--- Material for this exercise ---
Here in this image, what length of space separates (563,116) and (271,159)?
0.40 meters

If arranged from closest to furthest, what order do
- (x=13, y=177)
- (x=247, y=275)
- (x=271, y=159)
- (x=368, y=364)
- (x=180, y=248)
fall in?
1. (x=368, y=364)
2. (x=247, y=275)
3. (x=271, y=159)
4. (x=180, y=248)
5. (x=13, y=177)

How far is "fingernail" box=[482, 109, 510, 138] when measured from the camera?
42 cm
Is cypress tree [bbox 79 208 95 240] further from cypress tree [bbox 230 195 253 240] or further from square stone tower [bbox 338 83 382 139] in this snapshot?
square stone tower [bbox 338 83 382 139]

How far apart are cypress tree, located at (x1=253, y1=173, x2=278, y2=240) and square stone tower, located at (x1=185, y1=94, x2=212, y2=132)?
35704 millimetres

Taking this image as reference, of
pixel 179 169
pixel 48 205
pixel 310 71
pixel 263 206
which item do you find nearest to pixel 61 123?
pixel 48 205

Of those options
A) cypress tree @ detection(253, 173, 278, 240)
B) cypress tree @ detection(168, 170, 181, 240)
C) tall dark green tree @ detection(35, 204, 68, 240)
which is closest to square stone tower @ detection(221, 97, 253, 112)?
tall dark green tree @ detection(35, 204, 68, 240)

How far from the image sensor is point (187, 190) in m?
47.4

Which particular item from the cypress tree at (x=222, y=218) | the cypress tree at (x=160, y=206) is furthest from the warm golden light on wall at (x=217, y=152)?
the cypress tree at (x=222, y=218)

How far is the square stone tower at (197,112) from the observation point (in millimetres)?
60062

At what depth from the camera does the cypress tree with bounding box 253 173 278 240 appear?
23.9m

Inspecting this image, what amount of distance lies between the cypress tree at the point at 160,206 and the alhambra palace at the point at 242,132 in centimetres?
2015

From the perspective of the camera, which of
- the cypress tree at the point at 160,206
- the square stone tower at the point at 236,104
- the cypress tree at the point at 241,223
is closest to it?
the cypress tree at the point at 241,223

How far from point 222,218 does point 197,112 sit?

--- Exercise requirements ---
Rewrite all of the data above, changing "image sensor" to "camera lens" and leaving everything else untouched.

--- Written answer ---
Here in this image, what length of space separates (563,116) and (271,159)?
0.40 meters

If arranged from closest to furthest, what order do
- (x=13, y=177)
- (x=247, y=275)
- (x=271, y=159)
- (x=368, y=364)
- (x=180, y=248)
fall in?
1. (x=368, y=364)
2. (x=247, y=275)
3. (x=271, y=159)
4. (x=180, y=248)
5. (x=13, y=177)

How far is "fingernail" box=[482, 109, 510, 138] when measured from the camera?
42 cm
Is cypress tree [bbox 79 208 95 240] further from cypress tree [bbox 230 195 253 240] or further from square stone tower [bbox 338 83 382 139] in this snapshot?
square stone tower [bbox 338 83 382 139]

How far apart are cypress tree, located at (x1=253, y1=173, x2=278, y2=240) and square stone tower, located at (x1=185, y1=94, x2=212, y2=132)?
35704 millimetres

Taking this image as reference, of
pixel 179 169
pixel 48 205
pixel 310 71
pixel 263 206
which item do you find nearest to pixel 61 123?
pixel 48 205

Of those options
A) cypress tree @ detection(253, 173, 278, 240)
B) cypress tree @ detection(168, 170, 181, 240)
C) tall dark green tree @ detection(35, 204, 68, 240)
which is closest to square stone tower @ detection(221, 97, 253, 112)?
tall dark green tree @ detection(35, 204, 68, 240)

How far from the camera lens is point (187, 190) in m?
47.4

Which particular item from the cypress tree at (x=222, y=218) | the cypress tree at (x=160, y=206) is furthest from the warm golden light on wall at (x=217, y=152)?
the cypress tree at (x=222, y=218)

How far is the square stone tower at (197,112) from the observation point (in millimetres)?
60062

At what depth from the camera does the cypress tree with bounding box 253 173 278 240 appear?
23.9m

Inspecting this image, what amount of distance lies between the cypress tree at the point at 160,206 and the alhambra palace at the point at 242,132 in centimetres?
2015

From the perspective of the camera, which of
- the cypress tree at the point at 160,206
- the square stone tower at the point at 236,104
- the cypress tree at the point at 241,223
is closest to it?
the cypress tree at the point at 241,223

How far from point 222,218 does point 197,112 sit?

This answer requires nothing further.